We cannot rely on governments, businesses or the public to adopt technological solutions to solve the problem of climate change, instead, social solutions must be put in place, according to research published in the International Journal of Sustainable Society.
According to Stephen Axon of the School of Natural Sciences and Psychology, at Liverpool John Moores University, UK, addressing real and present climate change has looked to technological solutions. However, this has to a large extent not led to immediate action to address the severity of the imminent crisis of rising global temperatures and associated problems due to the increase in atmospheric carbon dioxide concentrations due to human activity. Indeed, there has been an over-reliance on seeking out technological responses and only minimal attention paid to the role of social solutions that might actually get sufficient numbers of people engaged in the problem.

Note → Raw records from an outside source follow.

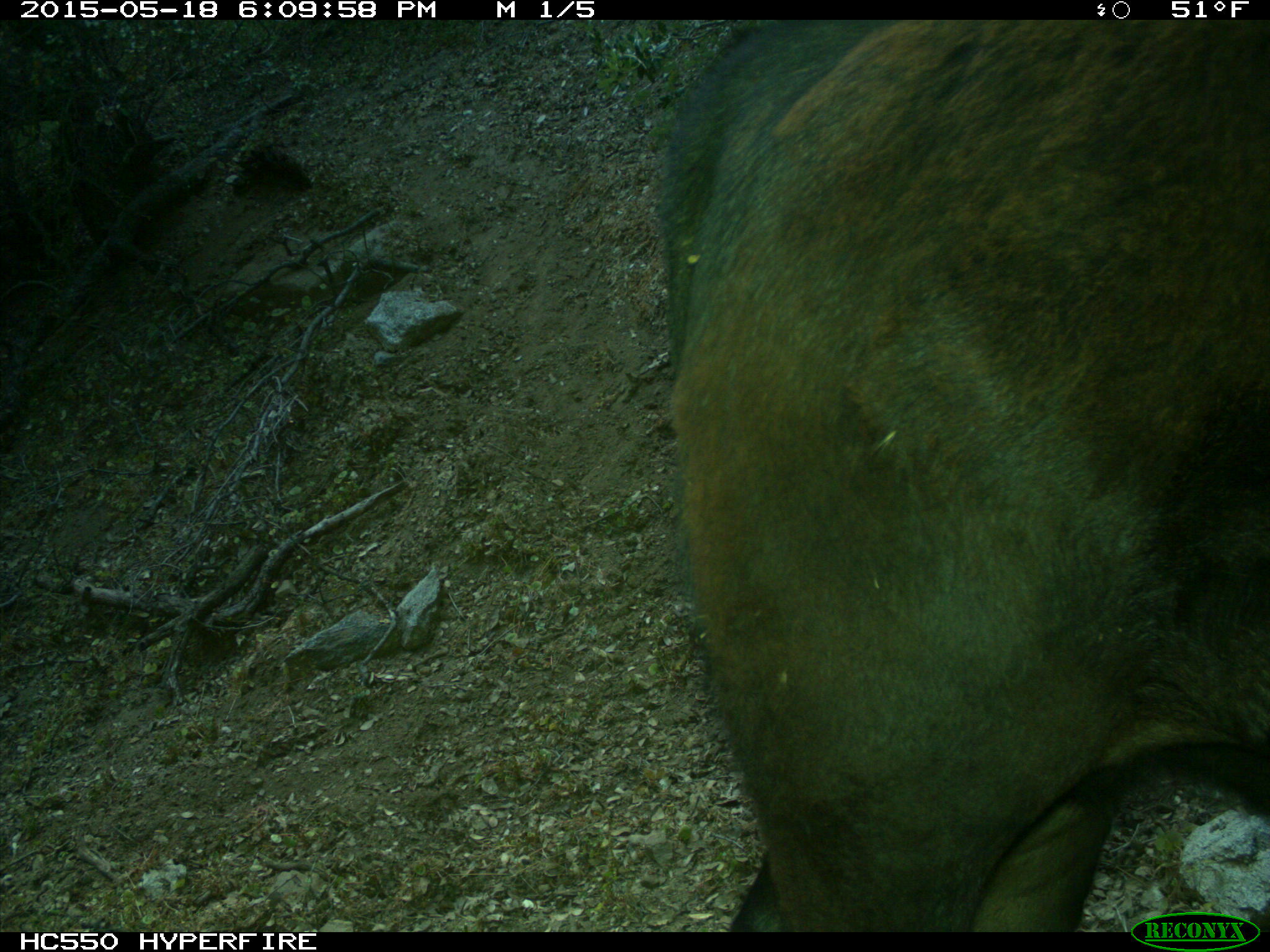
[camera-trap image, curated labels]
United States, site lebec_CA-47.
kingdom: Animalia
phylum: Chordata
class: Mammalia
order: Artiodactyla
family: Bovidae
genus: Bos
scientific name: Bos taurus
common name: domestic cow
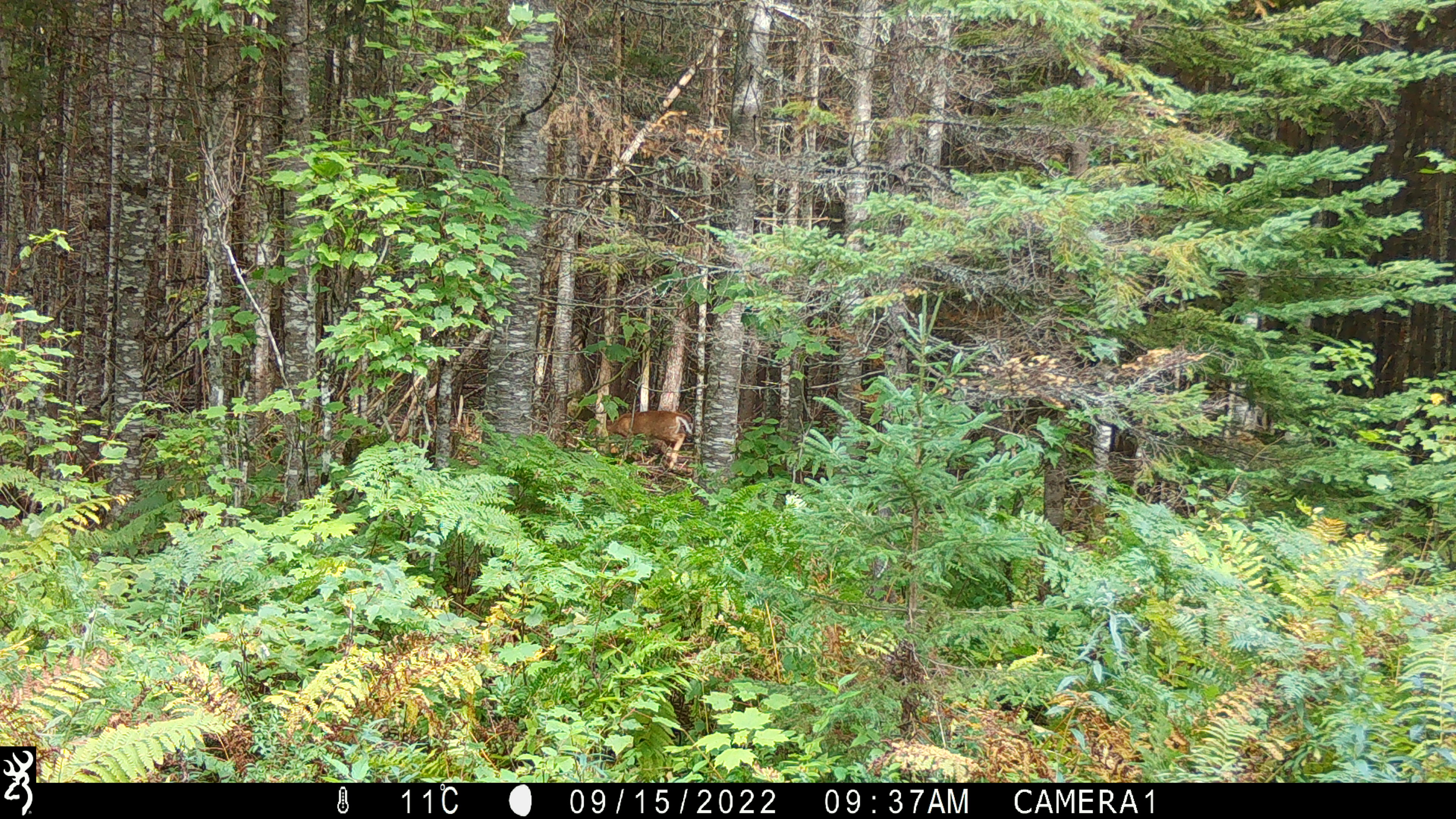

Axon suggests that following the UN Climate Change Conference in Paris in December 2015 there has been increased awareness of the growing problem of climate change among members of the public. There is now a need for people to demonstrate unity, use social media to garner support and attention and to ensure our young people are also educated and empowered with regards to the problem. Such social changes will help to ensure that those in power are sent a clear signal that climate change must be addressed and also show the so-called "denialists" that the public opinion expects the problem to be addressed and not ignored or rebuffed.
The transition to a sustainable society in which we have faced up to climate change and found ways to ameliorate the problems it is bringing and perhaps even halting the rise in temperatures will be characterised by social and behavioural solutions and these must be tailored to the needs of individuals and communities, shaped and reshaped in response to individual need, Axon suggests. A community-led, grassroots response is the way forward. By demonstrating a united front against climate change within and beyond communities, mirroring rhetoric with action and empowering young people to engender new sustainable habits it might be possible to remove barriers to action and make sustainability acceptable in more meaningful ways to individuals.